The cop has been suspended without pay. If I’m the chief of police, I fire his emotionally unqualified ass forthwith.

Anyway, the shooter claims he and Martin had a scuffle. Let’s assume that’s true. Should we be able to pump lead into people whenever we find ourselves in a fight? Especially when we’ve been trailing them in the dark?

See, these are the chickens that come home to roost when you’re a nation in love with guns.

FRANKFURT LOVIN’

The German city of Frankfurt has a new mayor. Peter Feldmann, a Social Democrat, takes over the fifth largest city in Germany on July 1st.

Feldmann beat the Christian Democrat candidate with 57 percent of the vote.

Feldmann is a Jew.

Man.

Feldmann

It’s ironic. I’d just watched the movie “Downfall” (originally “Der Untergang“) the other day. It’s a German production with English subtitles. You can get it on Netflix.

The movie recounts the last 12 days of the Nazi regime and is set primarily in Hitler’s underground bunker. It’s as powerful a piece as you’re likely to see. Much of the story is based on the recollections of Hitler’s stenographer, Traudl Junge.

The actual Junge opens the film by saying, essentially, How should I have known what those guys were doing? I was just a kid.

Junge

The movie’s coda carries a different tune. I won’t spoil it for you by telegraphing it here.

Anyway, Hitler’s surviving boys always said Yeah, we screwed up but at least we did something about those pesky Jews.

In the movie, Hitler doesn’t allow the possibility that he screwed up but he seems most proud of the fact that he stood tall against the Jews.

Bruno Ganz As Adolf Hitler

A few people who were forced onto cattle cars and shipped off to concentration camps are still alive to this day. Most of them wore the mandated Star of David.

It’s been only 75 years since the end of the Holocaust. And, yeah, anti-Semitism now and again makes a reappearance in Europe.

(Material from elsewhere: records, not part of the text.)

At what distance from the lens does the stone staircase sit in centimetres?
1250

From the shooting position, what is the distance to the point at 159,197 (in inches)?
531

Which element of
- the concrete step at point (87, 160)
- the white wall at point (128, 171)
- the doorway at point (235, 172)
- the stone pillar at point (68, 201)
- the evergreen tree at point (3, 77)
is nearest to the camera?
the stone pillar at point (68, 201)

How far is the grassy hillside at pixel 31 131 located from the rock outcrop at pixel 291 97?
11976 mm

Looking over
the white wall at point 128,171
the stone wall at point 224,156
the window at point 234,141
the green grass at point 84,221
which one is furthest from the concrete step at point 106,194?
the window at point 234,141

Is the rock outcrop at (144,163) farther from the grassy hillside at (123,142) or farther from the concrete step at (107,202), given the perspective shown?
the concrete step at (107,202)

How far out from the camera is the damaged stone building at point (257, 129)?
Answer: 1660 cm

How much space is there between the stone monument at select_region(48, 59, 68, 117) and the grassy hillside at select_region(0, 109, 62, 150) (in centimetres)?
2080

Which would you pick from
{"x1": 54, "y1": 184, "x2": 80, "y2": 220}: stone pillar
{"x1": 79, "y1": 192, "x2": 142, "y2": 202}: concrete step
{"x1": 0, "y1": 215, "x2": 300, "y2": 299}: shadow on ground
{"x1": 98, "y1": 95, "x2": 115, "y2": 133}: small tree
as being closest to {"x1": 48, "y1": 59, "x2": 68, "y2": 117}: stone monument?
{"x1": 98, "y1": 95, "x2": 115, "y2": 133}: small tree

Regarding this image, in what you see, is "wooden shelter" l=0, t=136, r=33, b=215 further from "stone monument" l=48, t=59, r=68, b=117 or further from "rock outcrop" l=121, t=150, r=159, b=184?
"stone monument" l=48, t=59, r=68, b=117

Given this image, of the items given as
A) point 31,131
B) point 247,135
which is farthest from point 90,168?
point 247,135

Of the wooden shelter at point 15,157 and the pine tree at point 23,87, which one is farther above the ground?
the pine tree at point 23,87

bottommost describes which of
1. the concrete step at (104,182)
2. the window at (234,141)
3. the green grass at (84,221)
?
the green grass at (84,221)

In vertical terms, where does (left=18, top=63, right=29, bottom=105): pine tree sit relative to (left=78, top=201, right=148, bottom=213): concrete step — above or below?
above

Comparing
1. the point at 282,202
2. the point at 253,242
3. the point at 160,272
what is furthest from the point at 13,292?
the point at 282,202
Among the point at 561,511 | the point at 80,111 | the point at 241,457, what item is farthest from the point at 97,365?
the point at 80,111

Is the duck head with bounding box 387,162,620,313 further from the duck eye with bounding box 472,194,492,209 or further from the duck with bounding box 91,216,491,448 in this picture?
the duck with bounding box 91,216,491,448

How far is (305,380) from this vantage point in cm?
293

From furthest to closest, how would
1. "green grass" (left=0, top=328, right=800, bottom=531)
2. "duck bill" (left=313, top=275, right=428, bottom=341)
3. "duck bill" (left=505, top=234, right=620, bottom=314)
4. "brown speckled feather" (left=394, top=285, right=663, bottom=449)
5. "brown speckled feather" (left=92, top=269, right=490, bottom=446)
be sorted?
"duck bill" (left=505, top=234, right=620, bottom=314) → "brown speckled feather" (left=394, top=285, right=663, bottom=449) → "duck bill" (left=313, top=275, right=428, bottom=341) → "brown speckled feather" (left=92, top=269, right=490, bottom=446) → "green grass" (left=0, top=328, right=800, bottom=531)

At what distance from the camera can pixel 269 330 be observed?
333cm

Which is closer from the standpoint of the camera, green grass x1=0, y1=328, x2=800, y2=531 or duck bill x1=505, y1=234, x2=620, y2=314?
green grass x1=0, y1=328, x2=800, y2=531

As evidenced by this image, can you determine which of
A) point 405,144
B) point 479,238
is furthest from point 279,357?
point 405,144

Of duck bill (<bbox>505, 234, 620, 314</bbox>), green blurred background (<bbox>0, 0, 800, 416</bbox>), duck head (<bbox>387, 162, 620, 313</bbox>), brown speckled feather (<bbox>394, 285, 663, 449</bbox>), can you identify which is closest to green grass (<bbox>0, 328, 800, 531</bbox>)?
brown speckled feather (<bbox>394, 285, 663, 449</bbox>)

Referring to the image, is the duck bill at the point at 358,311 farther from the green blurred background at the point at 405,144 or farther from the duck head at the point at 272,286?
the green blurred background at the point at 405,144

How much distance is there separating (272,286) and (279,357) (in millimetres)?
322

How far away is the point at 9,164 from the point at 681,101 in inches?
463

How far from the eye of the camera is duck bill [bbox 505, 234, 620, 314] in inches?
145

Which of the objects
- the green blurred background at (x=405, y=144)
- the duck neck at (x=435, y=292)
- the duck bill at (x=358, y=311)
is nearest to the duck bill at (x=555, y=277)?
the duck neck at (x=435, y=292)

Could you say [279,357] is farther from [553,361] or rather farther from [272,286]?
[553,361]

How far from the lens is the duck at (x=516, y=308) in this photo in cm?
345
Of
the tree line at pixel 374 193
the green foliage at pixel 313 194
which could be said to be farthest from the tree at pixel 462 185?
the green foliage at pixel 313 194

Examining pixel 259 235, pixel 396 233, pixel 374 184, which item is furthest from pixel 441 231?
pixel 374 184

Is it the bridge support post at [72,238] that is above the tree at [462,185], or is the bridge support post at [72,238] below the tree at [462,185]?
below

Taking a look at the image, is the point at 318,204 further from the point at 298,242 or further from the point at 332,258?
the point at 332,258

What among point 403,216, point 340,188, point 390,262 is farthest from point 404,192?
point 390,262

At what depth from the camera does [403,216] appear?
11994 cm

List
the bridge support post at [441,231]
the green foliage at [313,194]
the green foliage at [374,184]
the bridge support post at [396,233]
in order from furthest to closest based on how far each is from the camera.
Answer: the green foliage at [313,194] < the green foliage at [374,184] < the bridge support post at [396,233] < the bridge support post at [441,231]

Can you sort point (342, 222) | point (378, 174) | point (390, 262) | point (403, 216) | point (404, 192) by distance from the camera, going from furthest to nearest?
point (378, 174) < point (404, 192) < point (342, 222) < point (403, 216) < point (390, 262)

But Frankfurt has a Jewish mayor.

I thought you might appreciate some good news.

MIES LOVIN’

Didja catch today’s Google Doodle?

March 27th is Ludwig Mies van der Rohe‘s birthday so Google put up a stylized image of one of the architect’s most notable designs. It’s Crown Hall at the Illinois Institute of Technology‘s campus on the South Side of Chicago.

Crown Hall

Mies, as he’s known familiarly, was perhaps the key figure in 20th Century world architecture. The simplicity of his work was stunning. His famed aphorism, “Less is More,” was the imprimatur for a generation of architects who filled the world’s big cities with box-like, prismatic skyscrapers.

Mies’s 860-880 North Lake Shore Drive Apartments (1951)

Whereas Mies’s boxes were elegant and visually arresting, the slew of copycats who followed him turned his minimalism into a stultifying conformity.

Michael Wolf’s Photo, “tc 81”

See? Jumping on a bandwagon rarely turns out well.

LOVIN’ YOU

Here’s another reason I love doing this blog. Minnie Riperton‘s song “Lovin’ You” seemed a perfect wrap up for the series of headlines above. So, in the course of researching Riperton, I discovered Maya Rudolph, ex of Saturday Night Live, is her daughter.

That might be common knowledge but now I know.

Cool, huh? Now, an admission — this song really gets on my nerves.

2 thoughts on “The Pencil Today:

  1. Candy says:

    Imagine “Lovin’ You” as June and Ward Cleaver’s wedding song.

    Who knows why I think of these things…

  2. John Bergman says:

    There’s also a documentary about Traudl called “Hitler’s Secretary,” which goes into more depth and is worth watching. It’s not a simple story, and she didn’t have to come forward with it.

    Will someday share my own “Jews in Frankfurt” story from when I was there in 2000. I was surprised to meet one.

    How does Minnie Ripperton fit in here? I mean, Arendt, Zimmerman, Feldmann, Junge, Hitler/Ganz, Mies — it’s all German down to her. You’re right, though. Great, great song, though it gets on my nerves.